The disease has a high morbidity and low mortality
Genital disease: Affected cow develop fever, depression and stand apart, with tail held away from vulva, urination is frequent and painful. The vulval labia are swollen with small pustules and vulval discharge. Adjacent pustules coalesce to form fibrinous pseudomembranes. In bulls, there is balanoposthitis. The affected bul is reluctant to serve. Semen may be contaminated with the virus and may transmit the virus to cow during service causing vulvo-vaginitis.
Respiratory disease: Morbidity may be 100% and mortality less than 10%. Initial signs include fever, profuse nasal discharge which is serous initially and mucopurulent later on. The breath may be fetid, dyspnoea, mouth breathing, salivation and a deep bronchial cough ar common.Unilateral or bilateral conjunctivitis, often with profused lacrimation is common with IBR. Gastroenteritis may occur. Abortion may occur at 4-7 months of gestation. The virus has also been reported to cause mastitis.Lifelong latent infection with periodic virus shedding occurs in Bovine Herpes virus-I infection.
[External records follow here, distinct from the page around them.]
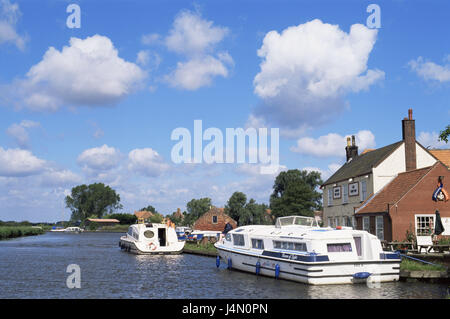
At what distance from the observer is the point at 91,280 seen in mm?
27969

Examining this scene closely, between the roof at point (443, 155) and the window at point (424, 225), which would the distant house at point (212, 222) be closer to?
the roof at point (443, 155)

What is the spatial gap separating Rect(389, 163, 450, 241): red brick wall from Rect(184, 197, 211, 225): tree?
98324mm

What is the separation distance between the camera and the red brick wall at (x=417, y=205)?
36281mm

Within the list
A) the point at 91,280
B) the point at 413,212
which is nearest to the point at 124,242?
the point at 91,280

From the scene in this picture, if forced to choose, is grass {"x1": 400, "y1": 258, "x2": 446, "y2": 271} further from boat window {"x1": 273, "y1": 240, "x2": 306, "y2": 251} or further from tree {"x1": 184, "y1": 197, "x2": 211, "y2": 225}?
tree {"x1": 184, "y1": 197, "x2": 211, "y2": 225}

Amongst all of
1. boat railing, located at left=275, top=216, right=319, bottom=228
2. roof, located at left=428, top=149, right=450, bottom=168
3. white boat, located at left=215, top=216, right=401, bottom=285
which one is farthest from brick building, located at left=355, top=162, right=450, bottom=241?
roof, located at left=428, top=149, right=450, bottom=168

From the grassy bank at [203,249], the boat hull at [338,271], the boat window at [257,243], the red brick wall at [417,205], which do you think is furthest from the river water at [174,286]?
the red brick wall at [417,205]

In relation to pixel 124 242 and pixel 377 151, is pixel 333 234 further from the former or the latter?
pixel 124 242

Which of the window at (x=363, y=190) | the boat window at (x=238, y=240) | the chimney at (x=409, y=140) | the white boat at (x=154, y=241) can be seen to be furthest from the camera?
the white boat at (x=154, y=241)

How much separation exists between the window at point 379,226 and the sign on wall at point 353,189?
854 centimetres

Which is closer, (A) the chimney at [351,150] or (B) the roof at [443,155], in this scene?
(B) the roof at [443,155]

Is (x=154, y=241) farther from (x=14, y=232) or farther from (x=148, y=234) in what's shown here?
(x=14, y=232)

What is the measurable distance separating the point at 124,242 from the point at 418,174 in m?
33.3

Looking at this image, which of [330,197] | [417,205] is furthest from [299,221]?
[330,197]
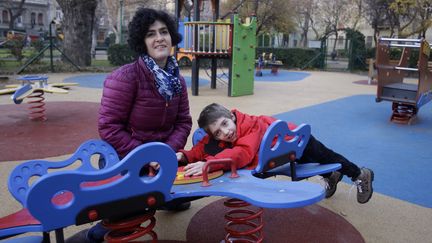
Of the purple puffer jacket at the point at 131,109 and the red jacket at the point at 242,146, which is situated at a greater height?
the purple puffer jacket at the point at 131,109

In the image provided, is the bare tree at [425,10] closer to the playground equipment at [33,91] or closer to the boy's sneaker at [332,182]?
the playground equipment at [33,91]

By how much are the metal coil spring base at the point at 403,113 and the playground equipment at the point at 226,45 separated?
4103mm

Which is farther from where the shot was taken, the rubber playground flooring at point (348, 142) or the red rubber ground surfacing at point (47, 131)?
the red rubber ground surfacing at point (47, 131)

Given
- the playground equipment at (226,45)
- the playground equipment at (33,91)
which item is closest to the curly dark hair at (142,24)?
the playground equipment at (33,91)

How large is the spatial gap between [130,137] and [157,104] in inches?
11.5

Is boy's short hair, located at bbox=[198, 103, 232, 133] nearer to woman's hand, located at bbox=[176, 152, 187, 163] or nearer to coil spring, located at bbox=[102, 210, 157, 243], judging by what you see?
woman's hand, located at bbox=[176, 152, 187, 163]

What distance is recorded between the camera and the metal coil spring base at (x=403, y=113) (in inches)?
284

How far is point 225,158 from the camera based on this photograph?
2396 mm

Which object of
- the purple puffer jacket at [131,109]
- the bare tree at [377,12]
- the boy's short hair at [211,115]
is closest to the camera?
the purple puffer jacket at [131,109]

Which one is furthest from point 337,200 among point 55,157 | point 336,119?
point 336,119

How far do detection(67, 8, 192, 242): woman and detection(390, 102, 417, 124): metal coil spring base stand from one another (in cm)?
595

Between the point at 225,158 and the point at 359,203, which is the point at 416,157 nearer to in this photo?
the point at 359,203

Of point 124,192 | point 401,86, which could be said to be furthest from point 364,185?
point 401,86

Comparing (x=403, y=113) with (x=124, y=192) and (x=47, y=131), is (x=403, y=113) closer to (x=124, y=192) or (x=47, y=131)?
(x=47, y=131)
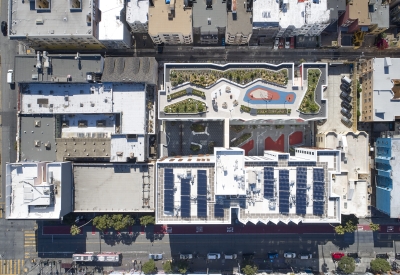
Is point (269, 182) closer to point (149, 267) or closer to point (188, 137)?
point (188, 137)

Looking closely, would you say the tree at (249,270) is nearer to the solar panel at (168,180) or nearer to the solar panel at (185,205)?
the solar panel at (185,205)

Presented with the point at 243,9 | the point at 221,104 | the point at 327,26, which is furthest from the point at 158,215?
the point at 327,26

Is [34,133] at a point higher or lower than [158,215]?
higher

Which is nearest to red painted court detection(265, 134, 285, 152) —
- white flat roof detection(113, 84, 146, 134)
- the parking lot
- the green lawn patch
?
the green lawn patch

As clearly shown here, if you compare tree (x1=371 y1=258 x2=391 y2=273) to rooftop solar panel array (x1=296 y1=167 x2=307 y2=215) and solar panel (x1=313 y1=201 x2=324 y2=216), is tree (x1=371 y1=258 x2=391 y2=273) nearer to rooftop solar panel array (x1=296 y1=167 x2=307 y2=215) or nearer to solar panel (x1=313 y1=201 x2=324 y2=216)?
solar panel (x1=313 y1=201 x2=324 y2=216)

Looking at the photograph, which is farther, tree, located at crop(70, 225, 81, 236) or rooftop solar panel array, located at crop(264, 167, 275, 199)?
tree, located at crop(70, 225, 81, 236)

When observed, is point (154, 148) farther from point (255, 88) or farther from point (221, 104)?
point (255, 88)
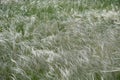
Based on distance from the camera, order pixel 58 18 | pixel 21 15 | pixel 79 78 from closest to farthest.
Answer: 1. pixel 79 78
2. pixel 58 18
3. pixel 21 15

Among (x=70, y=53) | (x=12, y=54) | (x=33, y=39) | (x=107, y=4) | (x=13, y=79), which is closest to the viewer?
(x=13, y=79)

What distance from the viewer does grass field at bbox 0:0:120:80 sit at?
261 centimetres

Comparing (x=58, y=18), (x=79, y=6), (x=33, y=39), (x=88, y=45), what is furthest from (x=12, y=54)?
(x=79, y=6)

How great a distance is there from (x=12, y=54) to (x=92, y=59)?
2.96 feet

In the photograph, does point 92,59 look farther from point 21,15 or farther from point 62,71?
point 21,15

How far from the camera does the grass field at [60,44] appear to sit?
8.56ft

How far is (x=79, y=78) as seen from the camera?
8.14 feet

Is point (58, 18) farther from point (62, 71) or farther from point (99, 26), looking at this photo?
point (62, 71)

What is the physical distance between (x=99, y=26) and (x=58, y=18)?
82 centimetres

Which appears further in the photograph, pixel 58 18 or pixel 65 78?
pixel 58 18

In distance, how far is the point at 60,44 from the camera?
3.33 meters

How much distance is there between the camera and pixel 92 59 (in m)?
2.69

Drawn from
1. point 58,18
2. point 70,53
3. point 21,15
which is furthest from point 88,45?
point 21,15

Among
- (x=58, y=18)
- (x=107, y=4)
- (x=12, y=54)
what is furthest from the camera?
(x=107, y=4)
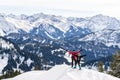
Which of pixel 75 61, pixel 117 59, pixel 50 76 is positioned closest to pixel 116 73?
pixel 117 59

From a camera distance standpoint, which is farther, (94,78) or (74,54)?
(74,54)

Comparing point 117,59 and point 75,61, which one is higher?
point 75,61

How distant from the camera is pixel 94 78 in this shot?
32.1 meters

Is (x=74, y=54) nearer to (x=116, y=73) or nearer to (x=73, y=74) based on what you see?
(x=73, y=74)

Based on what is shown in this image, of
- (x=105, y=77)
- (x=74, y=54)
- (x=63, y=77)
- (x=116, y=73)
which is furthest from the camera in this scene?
(x=116, y=73)

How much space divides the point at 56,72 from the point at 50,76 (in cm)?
108

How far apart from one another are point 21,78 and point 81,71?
5790 millimetres

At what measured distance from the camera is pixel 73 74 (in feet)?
104

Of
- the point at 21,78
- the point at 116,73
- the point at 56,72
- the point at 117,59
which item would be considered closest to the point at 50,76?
the point at 56,72

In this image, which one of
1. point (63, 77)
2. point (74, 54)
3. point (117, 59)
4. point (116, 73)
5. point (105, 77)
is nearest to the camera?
point (63, 77)

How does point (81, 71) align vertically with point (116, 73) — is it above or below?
above

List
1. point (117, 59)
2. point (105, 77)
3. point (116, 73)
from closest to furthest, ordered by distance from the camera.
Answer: point (105, 77), point (116, 73), point (117, 59)

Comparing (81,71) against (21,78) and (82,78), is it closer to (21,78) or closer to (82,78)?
(82,78)

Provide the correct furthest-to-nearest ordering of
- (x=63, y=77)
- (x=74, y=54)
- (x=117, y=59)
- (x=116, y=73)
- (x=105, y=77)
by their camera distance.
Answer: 1. (x=117, y=59)
2. (x=116, y=73)
3. (x=74, y=54)
4. (x=105, y=77)
5. (x=63, y=77)
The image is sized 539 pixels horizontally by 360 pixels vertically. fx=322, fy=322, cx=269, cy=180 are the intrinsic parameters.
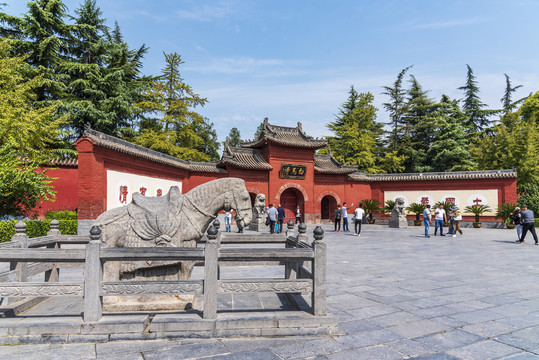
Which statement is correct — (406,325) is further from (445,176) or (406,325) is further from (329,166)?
(445,176)

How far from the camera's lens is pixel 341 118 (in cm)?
3425

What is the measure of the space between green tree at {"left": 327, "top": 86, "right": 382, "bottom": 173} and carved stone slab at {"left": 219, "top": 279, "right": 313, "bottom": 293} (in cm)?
2706

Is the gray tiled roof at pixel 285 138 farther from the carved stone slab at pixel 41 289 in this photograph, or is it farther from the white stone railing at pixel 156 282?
the carved stone slab at pixel 41 289

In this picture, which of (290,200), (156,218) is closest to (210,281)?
(156,218)

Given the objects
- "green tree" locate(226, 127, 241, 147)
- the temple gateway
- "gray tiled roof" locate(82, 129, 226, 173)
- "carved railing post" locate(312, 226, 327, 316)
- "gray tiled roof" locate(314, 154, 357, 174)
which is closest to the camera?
"carved railing post" locate(312, 226, 327, 316)

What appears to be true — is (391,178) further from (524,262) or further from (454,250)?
(524,262)

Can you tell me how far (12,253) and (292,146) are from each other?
20.4 m

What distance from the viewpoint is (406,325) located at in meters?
3.79

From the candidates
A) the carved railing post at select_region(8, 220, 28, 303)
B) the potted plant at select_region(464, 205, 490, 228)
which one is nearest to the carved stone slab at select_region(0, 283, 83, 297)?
the carved railing post at select_region(8, 220, 28, 303)

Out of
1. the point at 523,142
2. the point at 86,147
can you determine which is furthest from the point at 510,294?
the point at 523,142

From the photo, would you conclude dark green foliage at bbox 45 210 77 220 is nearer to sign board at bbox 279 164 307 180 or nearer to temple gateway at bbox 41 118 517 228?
temple gateway at bbox 41 118 517 228

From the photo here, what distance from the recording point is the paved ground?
300cm

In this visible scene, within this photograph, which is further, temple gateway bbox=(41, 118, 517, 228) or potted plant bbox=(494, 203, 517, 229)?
potted plant bbox=(494, 203, 517, 229)

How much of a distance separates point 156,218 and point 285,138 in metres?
20.0
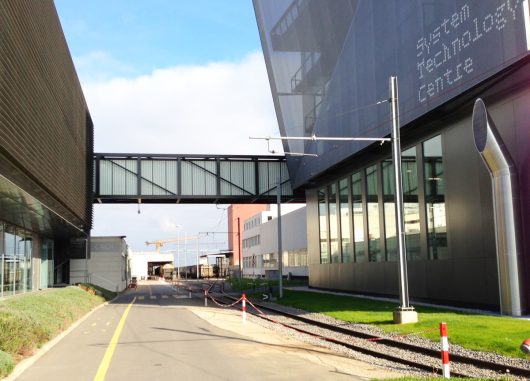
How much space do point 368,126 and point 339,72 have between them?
527cm

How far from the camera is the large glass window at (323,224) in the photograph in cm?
3994

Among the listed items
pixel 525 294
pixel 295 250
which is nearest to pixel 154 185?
pixel 525 294

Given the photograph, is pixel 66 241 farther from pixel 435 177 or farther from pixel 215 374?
pixel 215 374

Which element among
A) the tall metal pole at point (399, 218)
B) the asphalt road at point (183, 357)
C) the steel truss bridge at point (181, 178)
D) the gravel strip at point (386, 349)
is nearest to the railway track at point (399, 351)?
the gravel strip at point (386, 349)

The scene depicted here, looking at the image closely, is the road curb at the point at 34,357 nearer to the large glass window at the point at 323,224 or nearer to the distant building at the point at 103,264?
the large glass window at the point at 323,224

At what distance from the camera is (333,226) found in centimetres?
3862

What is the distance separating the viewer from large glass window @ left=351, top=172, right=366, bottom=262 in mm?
33438

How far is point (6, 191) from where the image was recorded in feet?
65.7

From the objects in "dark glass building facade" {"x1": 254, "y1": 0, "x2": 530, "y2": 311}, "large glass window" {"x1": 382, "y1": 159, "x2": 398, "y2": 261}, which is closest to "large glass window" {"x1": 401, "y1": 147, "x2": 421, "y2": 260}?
"dark glass building facade" {"x1": 254, "y1": 0, "x2": 530, "y2": 311}

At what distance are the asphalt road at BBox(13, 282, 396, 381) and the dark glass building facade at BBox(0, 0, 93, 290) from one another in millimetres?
6223

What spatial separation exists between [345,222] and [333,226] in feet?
7.76

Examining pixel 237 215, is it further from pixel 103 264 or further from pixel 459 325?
pixel 459 325

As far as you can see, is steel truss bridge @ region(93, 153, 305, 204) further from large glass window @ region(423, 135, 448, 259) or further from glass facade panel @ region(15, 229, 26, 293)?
large glass window @ region(423, 135, 448, 259)

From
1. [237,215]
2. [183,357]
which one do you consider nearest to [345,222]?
[183,357]
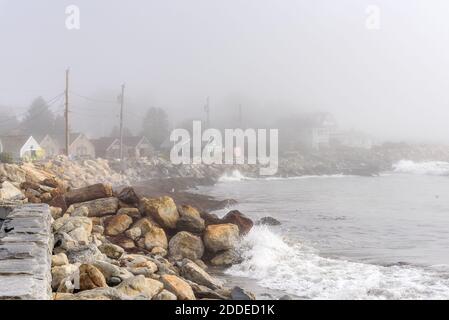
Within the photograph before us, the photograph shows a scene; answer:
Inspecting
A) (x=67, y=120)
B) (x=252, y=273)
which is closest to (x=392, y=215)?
(x=252, y=273)

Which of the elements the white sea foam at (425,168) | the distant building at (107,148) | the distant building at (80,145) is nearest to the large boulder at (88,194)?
the distant building at (80,145)

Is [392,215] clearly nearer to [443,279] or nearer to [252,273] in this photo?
[443,279]

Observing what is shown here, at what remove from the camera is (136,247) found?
11094 millimetres

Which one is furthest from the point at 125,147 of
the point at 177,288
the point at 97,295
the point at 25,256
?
the point at 97,295

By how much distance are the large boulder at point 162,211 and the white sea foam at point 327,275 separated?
2.04 m

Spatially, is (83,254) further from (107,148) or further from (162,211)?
(107,148)

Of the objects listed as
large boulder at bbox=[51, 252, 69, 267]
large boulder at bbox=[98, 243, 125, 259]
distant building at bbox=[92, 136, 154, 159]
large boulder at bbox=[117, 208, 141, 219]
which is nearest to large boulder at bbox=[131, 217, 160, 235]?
large boulder at bbox=[117, 208, 141, 219]

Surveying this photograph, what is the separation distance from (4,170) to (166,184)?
1009 inches

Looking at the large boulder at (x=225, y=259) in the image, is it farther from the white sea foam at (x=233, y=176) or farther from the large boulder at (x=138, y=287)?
the white sea foam at (x=233, y=176)

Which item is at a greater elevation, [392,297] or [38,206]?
[38,206]

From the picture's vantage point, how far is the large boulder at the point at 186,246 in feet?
37.1
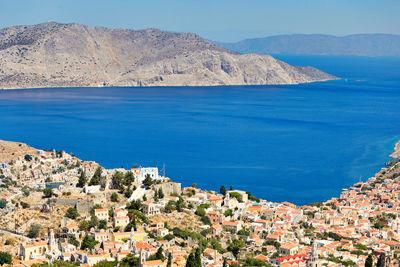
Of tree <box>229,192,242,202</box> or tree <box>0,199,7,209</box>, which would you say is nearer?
tree <box>0,199,7,209</box>

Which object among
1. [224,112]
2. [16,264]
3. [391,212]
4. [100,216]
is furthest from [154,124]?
[16,264]

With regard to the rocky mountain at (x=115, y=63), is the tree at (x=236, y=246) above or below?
below

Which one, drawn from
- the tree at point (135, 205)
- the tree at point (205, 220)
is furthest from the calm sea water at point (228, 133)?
the tree at point (135, 205)

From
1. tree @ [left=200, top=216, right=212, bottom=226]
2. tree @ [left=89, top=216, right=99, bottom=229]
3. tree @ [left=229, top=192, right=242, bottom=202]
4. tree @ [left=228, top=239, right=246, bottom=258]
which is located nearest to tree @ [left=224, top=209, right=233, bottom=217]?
tree @ [left=200, top=216, right=212, bottom=226]

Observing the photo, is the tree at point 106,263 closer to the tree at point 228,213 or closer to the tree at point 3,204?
the tree at point 3,204

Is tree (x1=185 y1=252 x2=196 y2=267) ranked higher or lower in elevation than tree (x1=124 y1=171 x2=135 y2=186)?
lower

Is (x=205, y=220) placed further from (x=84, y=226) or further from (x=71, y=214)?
(x=71, y=214)

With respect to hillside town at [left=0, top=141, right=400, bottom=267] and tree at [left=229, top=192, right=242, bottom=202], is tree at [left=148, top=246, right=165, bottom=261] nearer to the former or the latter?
hillside town at [left=0, top=141, right=400, bottom=267]
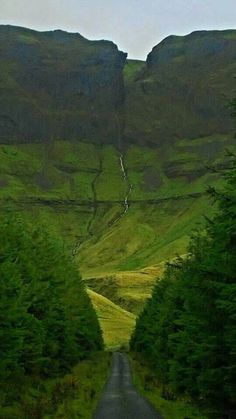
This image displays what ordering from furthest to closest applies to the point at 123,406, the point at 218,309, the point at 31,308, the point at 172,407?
the point at 31,308, the point at 123,406, the point at 172,407, the point at 218,309

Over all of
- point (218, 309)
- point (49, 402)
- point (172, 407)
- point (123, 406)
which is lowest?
point (123, 406)

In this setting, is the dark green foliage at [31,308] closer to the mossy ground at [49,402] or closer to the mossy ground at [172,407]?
the mossy ground at [49,402]

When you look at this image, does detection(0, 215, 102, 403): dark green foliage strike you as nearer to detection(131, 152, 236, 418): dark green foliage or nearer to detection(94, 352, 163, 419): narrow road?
detection(94, 352, 163, 419): narrow road

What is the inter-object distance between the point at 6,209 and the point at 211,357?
35031 millimetres

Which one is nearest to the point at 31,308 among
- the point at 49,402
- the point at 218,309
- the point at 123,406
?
the point at 123,406

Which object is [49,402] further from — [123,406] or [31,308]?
[31,308]

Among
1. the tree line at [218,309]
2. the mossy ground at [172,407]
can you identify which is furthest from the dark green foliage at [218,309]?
the mossy ground at [172,407]

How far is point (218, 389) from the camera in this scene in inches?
905

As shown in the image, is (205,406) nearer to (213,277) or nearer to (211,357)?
(211,357)

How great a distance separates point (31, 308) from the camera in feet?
154

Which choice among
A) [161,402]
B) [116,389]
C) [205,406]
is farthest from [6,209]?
[205,406]

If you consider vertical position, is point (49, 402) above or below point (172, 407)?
above

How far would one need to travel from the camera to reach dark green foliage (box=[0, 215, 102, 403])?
33.0 metres

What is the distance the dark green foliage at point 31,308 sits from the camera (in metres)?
33.0
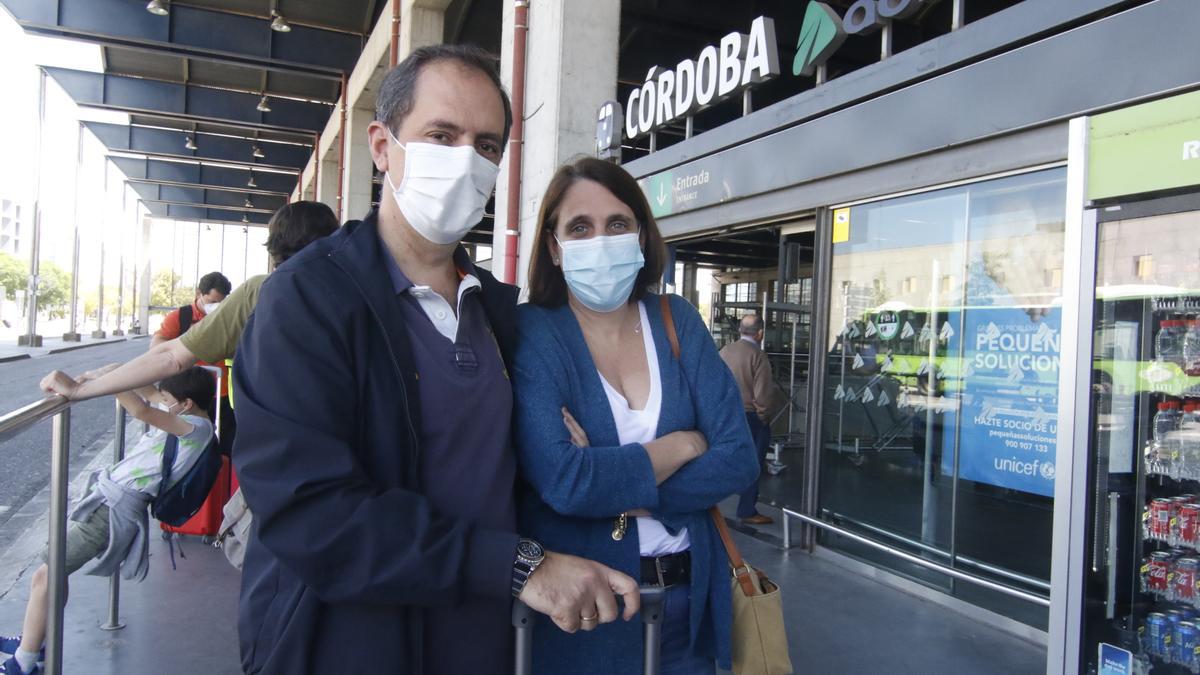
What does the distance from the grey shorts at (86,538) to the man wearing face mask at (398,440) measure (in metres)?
2.42

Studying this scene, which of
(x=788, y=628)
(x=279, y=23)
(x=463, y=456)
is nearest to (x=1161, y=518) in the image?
(x=788, y=628)

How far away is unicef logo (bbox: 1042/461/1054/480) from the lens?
421 cm

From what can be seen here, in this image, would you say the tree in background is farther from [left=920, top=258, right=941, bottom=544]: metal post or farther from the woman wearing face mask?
the woman wearing face mask

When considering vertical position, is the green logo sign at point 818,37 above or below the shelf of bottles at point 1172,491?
Answer: above

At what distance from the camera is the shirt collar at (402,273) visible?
1.38 meters

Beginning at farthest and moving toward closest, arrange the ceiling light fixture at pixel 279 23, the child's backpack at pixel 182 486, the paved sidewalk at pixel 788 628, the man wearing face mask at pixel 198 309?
1. the ceiling light fixture at pixel 279 23
2. the man wearing face mask at pixel 198 309
3. the child's backpack at pixel 182 486
4. the paved sidewalk at pixel 788 628

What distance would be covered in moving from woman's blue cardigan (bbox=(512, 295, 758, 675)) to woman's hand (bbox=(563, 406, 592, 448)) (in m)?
0.03

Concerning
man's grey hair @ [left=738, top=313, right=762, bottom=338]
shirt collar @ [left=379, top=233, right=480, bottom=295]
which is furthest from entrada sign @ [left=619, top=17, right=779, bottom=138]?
shirt collar @ [left=379, top=233, right=480, bottom=295]

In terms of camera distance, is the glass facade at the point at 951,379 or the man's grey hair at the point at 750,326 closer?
the glass facade at the point at 951,379

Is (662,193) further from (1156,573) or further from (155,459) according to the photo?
(1156,573)

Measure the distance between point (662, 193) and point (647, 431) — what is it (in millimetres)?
5524

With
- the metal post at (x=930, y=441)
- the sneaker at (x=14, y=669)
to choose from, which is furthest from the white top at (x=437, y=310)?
the metal post at (x=930, y=441)

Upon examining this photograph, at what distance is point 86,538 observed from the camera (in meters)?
3.20

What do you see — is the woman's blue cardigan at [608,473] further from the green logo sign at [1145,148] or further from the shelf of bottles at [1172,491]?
the shelf of bottles at [1172,491]
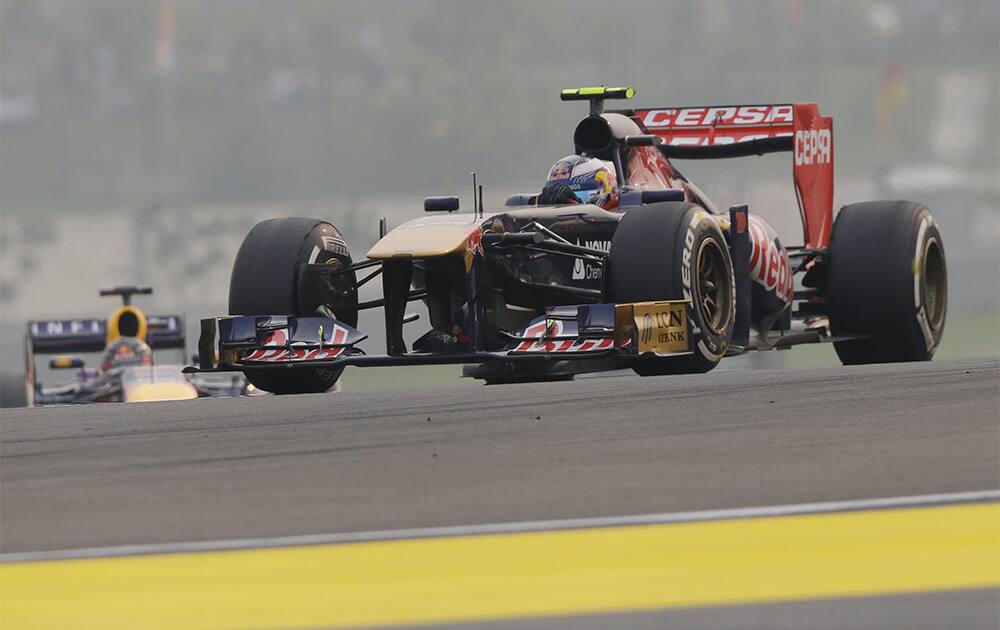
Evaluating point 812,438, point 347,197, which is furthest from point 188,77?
point 812,438

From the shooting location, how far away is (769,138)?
39.4 feet

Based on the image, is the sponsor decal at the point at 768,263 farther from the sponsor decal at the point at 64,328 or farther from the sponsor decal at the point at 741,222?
the sponsor decal at the point at 64,328

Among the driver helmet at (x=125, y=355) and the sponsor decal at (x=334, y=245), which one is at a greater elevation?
the sponsor decal at (x=334, y=245)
The sciatic and trigerminal ganglia are the sites of latency following genital and respiratory disease, respectively. The administration of corticosteroids results in reactivation of the virus and has been used as a means for detecting and eliminating carrier bulls in artificial insemination centers.
Diagnosis: The disease is difficult to diagnose on the basis of clinical observations alone. The methods used for laboratory confirmation include virus isolation, fluorescent antibody test, ELISA, virus neutralization test, histopathology and detection of viral nucleic acids by PCR. Virus isolation and characterization provides definite diagnosis. BHV-1 grows readily in cell cultures derived from natural host and is highly cytopathic, with syncytia and characteristic eosinophilic intra-nuclear inclusion bodies.
Prevention and control: A number of modified live virus vaccines both as single or combined forms are available in the United States of America and Europe. A killed vaccine for IBR, developed in India is commercially available.